I got one last eggplant then pulled the plant. This was a large plant, about 5’ tall, and it had an impressive root system, much deeper than a tomato plant, and not easy to pull up. The peppers are hanging on but the frost withered the leaves somewhat. Too bad, they have a lot of peppers that will never mature. There’s still some Chinese cabbage, lettuce and spinach growing in the beds. Not done yet.
Yields (two weeks): Green beans 4 oz; Eggplant 4 oz; Sweet peppers 17 oz; Hot peppers 11 oz; Potatoes 7 lb 1 oz. And a catfish, 9 oz of fillets. Totals for the year are under the Results tab.
Your potatoes look great. And I'll be waiting to hear about the parsnips. ;-)
Beautiful peppers and potatoes. I've never tried growing parsnips. I hope you enjoy them.

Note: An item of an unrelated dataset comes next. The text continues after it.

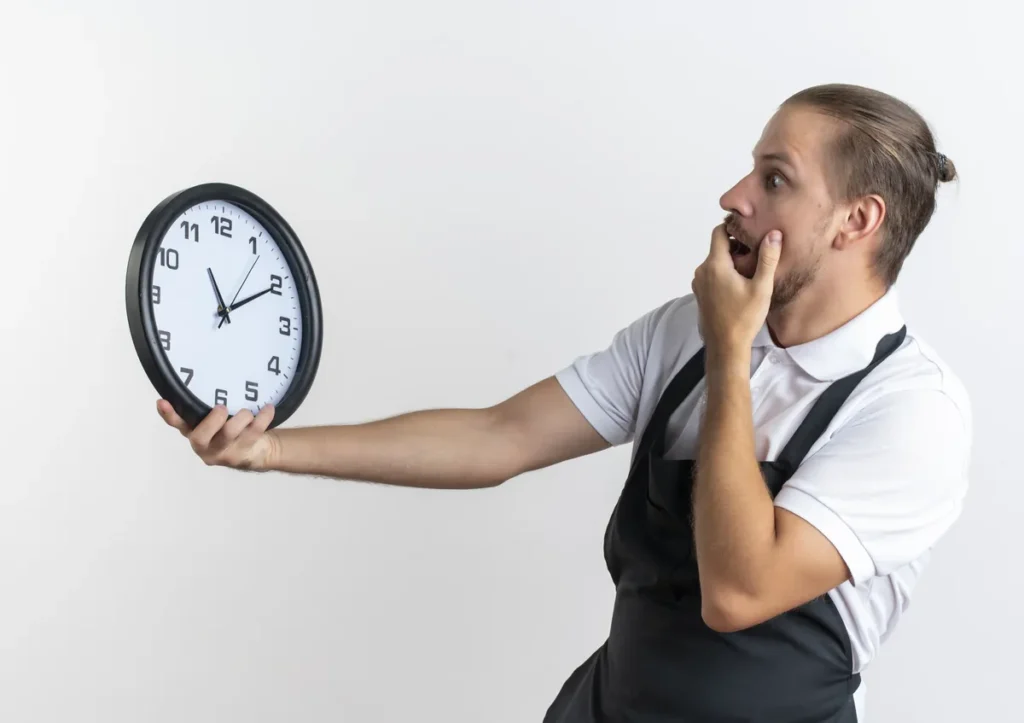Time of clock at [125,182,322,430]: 11:10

You have the makings of some good eating your two week harvest! I have about six pole beans left on the vine and really need to just declare them done and rip them out. I hate to see the fresh beans go though.
The potatoes look beautiful - nothing like fresh potatoes. Bet some crispy potatoes would go nicely with some catfish! :D
That is my goal every year too. I want to get a pound per square foot. In my last garden I didn't always make it since it was heavy clay soil. But here I'm closer to the mark.